As civilization becomes more complex, as communication becomes at the same time more possible and more difficult, we continue to struggle for a common language. We yearn for a clarity of understanding on our planet. We are told that "Forever, music will remain the universal language of men, angels, and spirits. Harmony is the speech of Havona." (*500:6) Music has the power to convey ideas and emotions that are inexpressible in any other way.

"The maintenance of world-wide civilization is dependent on human beings learning how to live together in peace and fraternity." (*910:2) In thinking about this statement and James Zebedee's question, "Master, how shall we learn to see alike and thereby enjoy more harmony among ourselves?" (*1591:4), 1 find guidance in my experience as a singer.

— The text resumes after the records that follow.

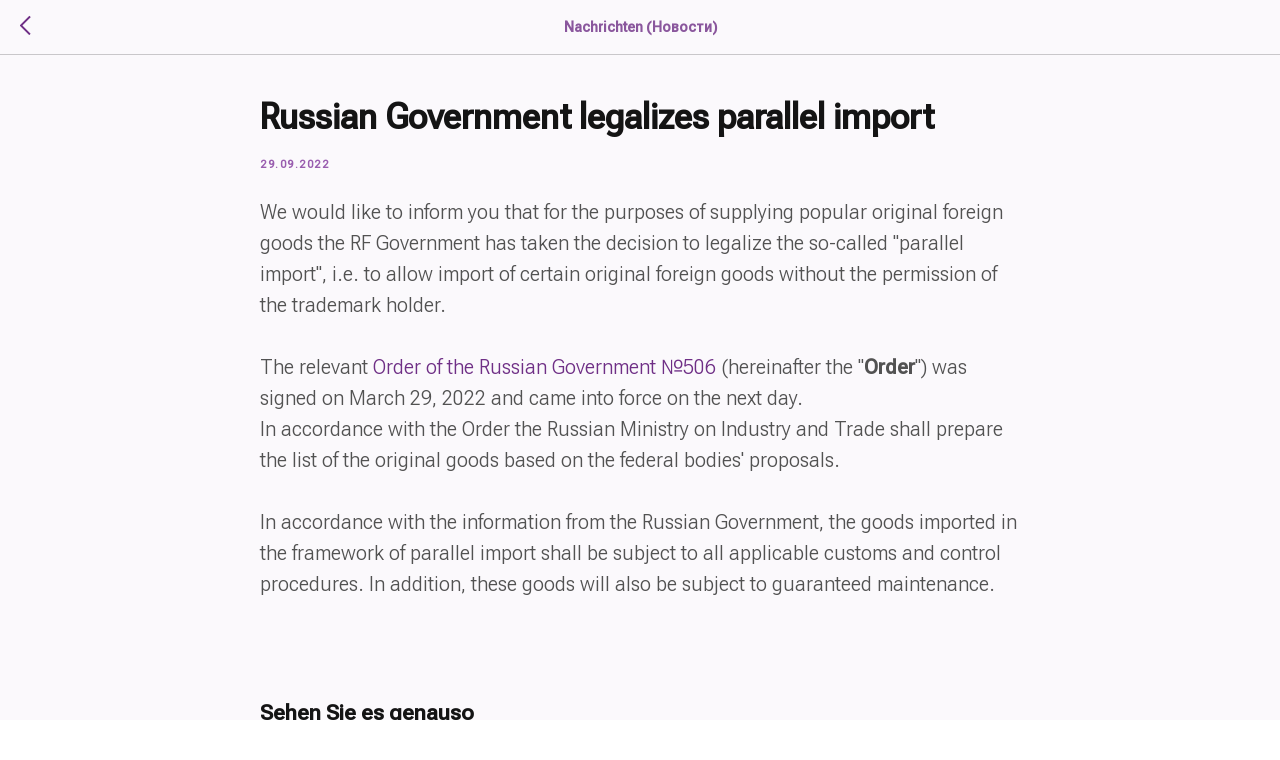

--- FILE ---
content_type: text/css
request_url: https://balashova-legal.com/custom.css?t=1708516474
body_size: 109
content:
.t-feed__col-grid__post-wrapper {   
        border: 1px solid #dcc3e3;
    }
.t-feed__col-grid__content {
    padding: 30px 30px 35px;
}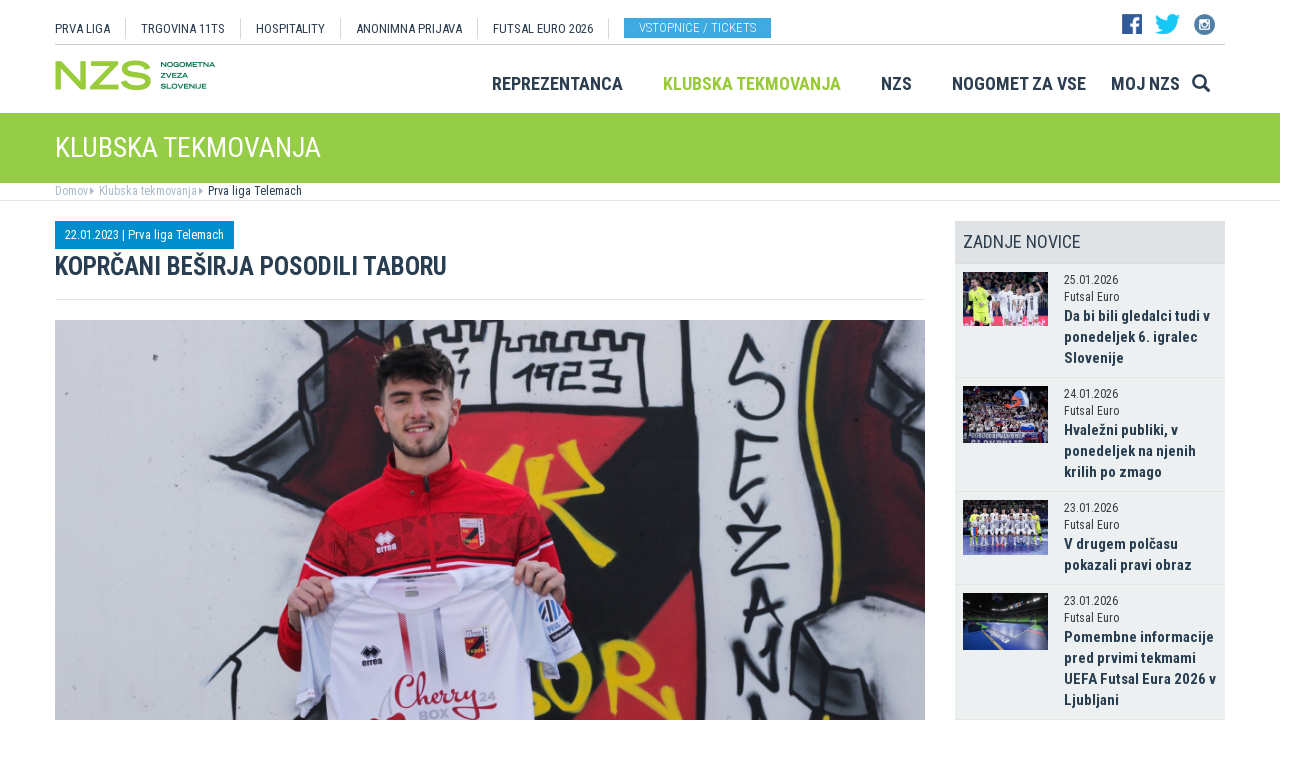

--- FILE ---
content_type: text/plain
request_url: https://www.google-analytics.com/j/collect?v=1&_v=j102&a=1462845238&t=pageview&_s=1&dl=https%3A%2F%2Fwww.prvaliga.si%2Fnovica%2FKoprcani_Besirja_posodili_Taboru_%3Fid%3D55811%26id_objekta%3D1&ul=en-us%40posix&dt=Kopr%C4%8Dani%20Be%C5%A1irja%20posodili%20Taboru&sr=1280x720&vp=1280x720&_u=ICDACEABBAAAACAAI~&jid=1445157492&gjid=902927465&cid=1786822213.1769353750&tid=UA-1165667-2&_gid=1003433062.1769353751&_r=1&_slc=1&z=490677832
body_size: -565
content:
2,cG-1LNHZXDH3N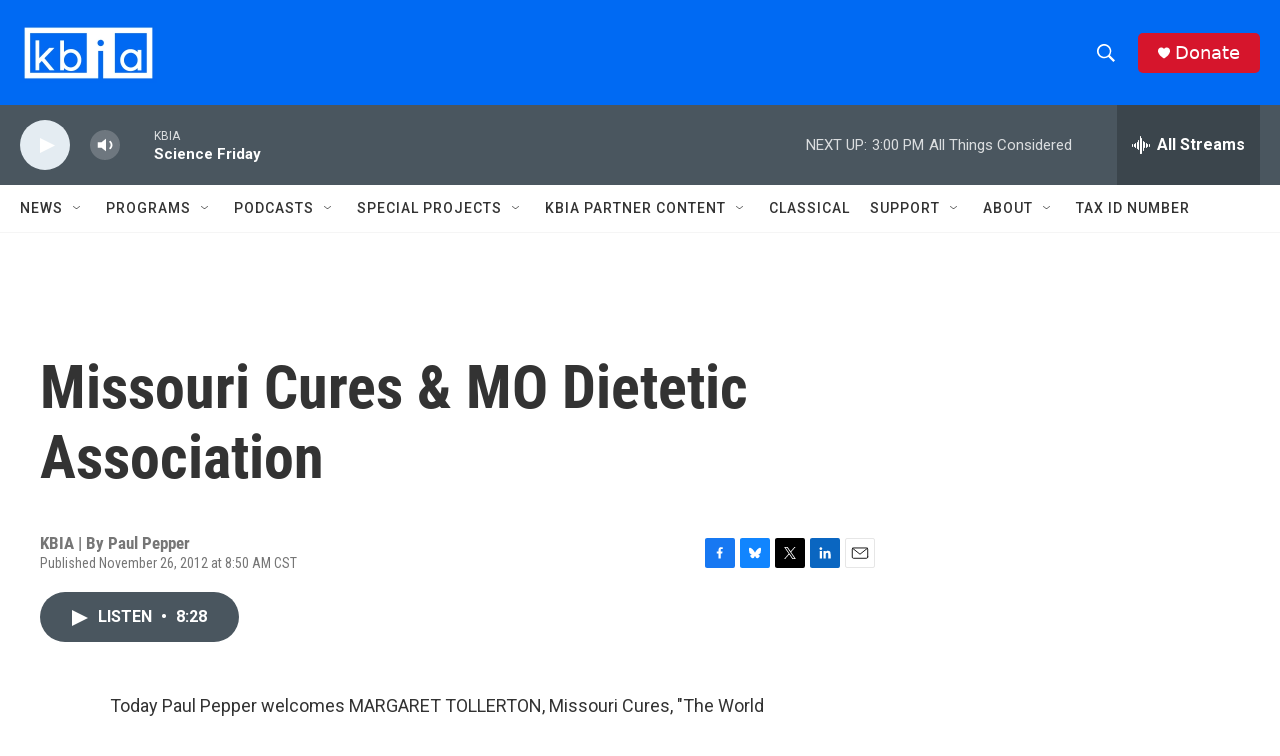

--- FILE ---
content_type: text/html; charset=utf-8
request_url: https://www.google.com/recaptcha/api2/aframe
body_size: 265
content:
<!DOCTYPE HTML><html><head><meta http-equiv="content-type" content="text/html; charset=UTF-8"></head><body><script nonce="qs606a0mj-tX1YowfeIMYg">/** Anti-fraud and anti-abuse applications only. See google.com/recaptcha */ try{var clients={'sodar':'https://pagead2.googlesyndication.com/pagead/sodar?'};window.addEventListener("message",function(a){try{if(a.source===window.parent){var b=JSON.parse(a.data);var c=clients[b['id']];if(c){var d=document.createElement('img');d.src=c+b['params']+'&rc='+(localStorage.getItem("rc::a")?sessionStorage.getItem("rc::b"):"");window.document.body.appendChild(d);sessionStorage.setItem("rc::e",parseInt(sessionStorage.getItem("rc::e")||0)+1);localStorage.setItem("rc::h",'1768593830213');}}}catch(b){}});window.parent.postMessage("_grecaptcha_ready", "*");}catch(b){}</script></body></html>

The vocal sounds I produce are unique to me. Through study, practice, and competition my skills have been developed and refined.

When I join with other like-minded singers to create vocal chamber music we join our individual voices to create a myriad of sounds none of us could possibly produce alone. If we work together in happiness and harmony towards a unison idea of following the intent of the composer and enhancing that intent with our unprecedented blend of sound, musicality, and intellect we are indeed creating a spiritual likeness. As Jesus said to James, "I do not desire that social harmony and fraternal peace shall be purchased by the sacrifice of free personality and spiritual originality. What I require of you, my apostles, is spirit unity - and that you can experience in the joy of your united dedication to the wholehearted doing of the will of my Father in heaven. You do not have to see alike or feel alike or even think alike in order spiritually to be alike." (*1591:4)

Those of us who are musicians and who have worked together in chamber groups are aware that sometimes we achieve an unspeakable feeling of unity as we go about our business of making music. For Urantia Book readers, the experience of being sons and daughters of God is very real. "The unity of religious experience among a social or racial group derives from the identical nature of the God fragment indwelling the individual ... A group of mortals can experience spiritual unity, but they can never attain philosophic uniformity." (*1129:4)

We have looked briefly at the relationship between harmony and unity and the creative experience of the search for, and attainment of, these ideals. How important is the attainment of this goal in our daily lives? I think it is a vital contribution to the growth of God the Supreme. Certainly in a personal, national, and global sense we have a long way to go before we achieve Light and Life; but the urge is relentless and unquenchable. As we meet and work with other like-minded individuals we have the privilege of reaching down while reaching up and out to other helping hands who are also struggling for evolutionary perfection.